Because of the fourteen hundred and fifty two people gathered on the pier that crisp autumn morning, most were Jews, and most were by now quite frantic. Frantic -- because all the Jews gathered that morning feared that something might prevent their boarding the ship -- and so prevent their escape to America. Already the Gestapo was monitoring air traffic within Europe, already they were plucking prominent Jews from aircraft bound for Lisbon, where the last Pan Am Clippers were departing mainland Europe for Miami and New York. Because, in a very real sense, these fleeing Jews were like desperately unwitting fish being forced into waiting nets, and this crossing on the Kungsholm appeared to be the last best way off the continent -- simply because the Gestapo had yet to find a way of operating effectively within neutral Sweden.

So by the time Anders and Tilda Sorensen cleared immigration and walked across the boarding ramp and into the ship they each felt a palpable sense of release. Walking up the grand staircase to the reception area they felt an ongoing cascade of conflicting emotion: regret and sorrow for leaving the only life they had ever known -- then tumbling down the very real slopes of fleeing a deadly, ominous and incomprehensible force bent on their destruction. By the time they settled in their stateroom Tilda was a quivering wreck, so distraught she could hardly walk; Anders, however, pulled a prized old Meerschaum from his vest pocket then stepped out onto the promenade and slowly filled the bowl, watching the liner pull away from the quay as he lit the tobacco -- a quieting ritual he had stumbled upon when he had been a surgical resident some years before.

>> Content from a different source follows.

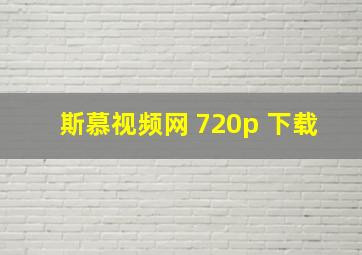 斯慕视频网 720p 下载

When he was able, when his own hands had steadied, he returned to his stateroom and helped Tilda get out of her traveling clothes and into something more appropriate to walking through the ship for lunch, then he took her out to the promenade for an easy stroll in the freshening breeze. He put his arm around her and once again he marveled at the way they seemed to have been made to fit one another. Everything about her felt so right, and it always had...from their very first moments together to this very instant.